Antigen detection tests have been used in the United States and elsewhere for rapid identification. A rise in serum antibody titres (anti-streptolysin O, anti-hyaluronidase, anti-DNAase B) may also be demonstrated in sera taken in the acute and convalescent phases of the disease.
Incubation period of Streptococcus
The incubation period may vary by clinical condition, e.g. GAS pharyngitis (usually 1 to 3 days), GAS impetigo (7 to 10 days).
Public health significance and occurrence of streptococcal disease
The incidence of GAS infections and their sequelae is not well documented in Australia except in Aboriginal communities in northern Australia. In the United States, acute pharyngitis is one of the most common reasons for seeking medical advice. GAS is thought to be responsible for 37 per cent of pharyngitis in children and 5 to 15 per cent in adults.
Data from a voluntary surveillance system conducted in Victoria in 2002 to 2004 found the incidence of invasive GAS disease to be 2.7 per 100,000 per year, with a case-fatality rate of 7.8 per cent.
Outbreaks occur in childcare settings, in institutions, and in remote communities in northern and central Australia.
Reservoir for Streptococcus
Humans are the reservoir.
Mode of transmission of Streptococcus
GAS is usually transmitted via large respiratory droplets or direct contact with infected people or carriers. It is rarely transmitted by indirect contact through objects. Rare outbreaks of streptococcal infection may occur as a result of ingestion of contaminated foods, such as milk, milk products and eggs.
Period of communicability of streptococcal disease
GAS is communicable until 24 after appropriate antibiotic therapy has commenced. In untreated uncomplicated cases, communicability can last for 10–21 days. Communicability can be prolonged in untreated complicated cases.
Susceptibility and resistance to streptococcal disease
Pharyngitis and tonsillitis are common in children aged 5 to 15 years, whereas pyoderma occurs more frequently in children aged less than 5 years. Most people in their lifetime will develop a GAS throat or skin infection, and many of the throat infections may be subclinical. People with chronic illnesses such as cancer and diabetes, those on kidney dialysis, and those who use medications such as steroids have a higher risk than healthy people. There is an increased risk of infection in varicella (chickenpox).
Control measures for streptococcal disease
Preventive measures
There are currently no vaccines available. Foodborne disease can be prevented by pasteurising milk and milk products, and careful preparation and storage of high-risk foods, particularly eggs.
Control of case
Treatment is dependent on the clinical presentation and severity of disease. Evidence has accumulated that antibiotics may not always be indicated in pharyngitis or tonsillitis. The current version of Therapeutic guidelines: antibiotic should be consulted before treatment.

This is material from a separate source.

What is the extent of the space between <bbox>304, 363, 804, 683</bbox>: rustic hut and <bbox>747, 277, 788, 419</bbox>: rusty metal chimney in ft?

Infected children should be excluded from schools and children’s services centres until they have received antibiotics for at least 24 hours and feel well. People with skin lesions should be excluded from food handling until infection has resolved.
Control of contacts
Consider the diagnosis in symptomatic contacts. Few people who come in contact with GAS will develop invasive GAS disease. At present, the role of antibiotic chemoprophylaxis for close contacts of cases of invasive GAS infection is not established. However, in certain circumstances, antibiotic chemoprophylaxis may be appropriate for those at higher risk of infection.
For further information on antibiotic chemoprophylaxis for invasive group A streptococcal disease, see the Therapeutic guidelines: antibiotic or contact your Local Public Health Unit or infectious diseases specialist.
Control of environment
Standard infection control procedures should be applied.
Outbreak measures for streptococcal disease
Outbreak management is dependent on the setting and specific disease. Seek advice from the department.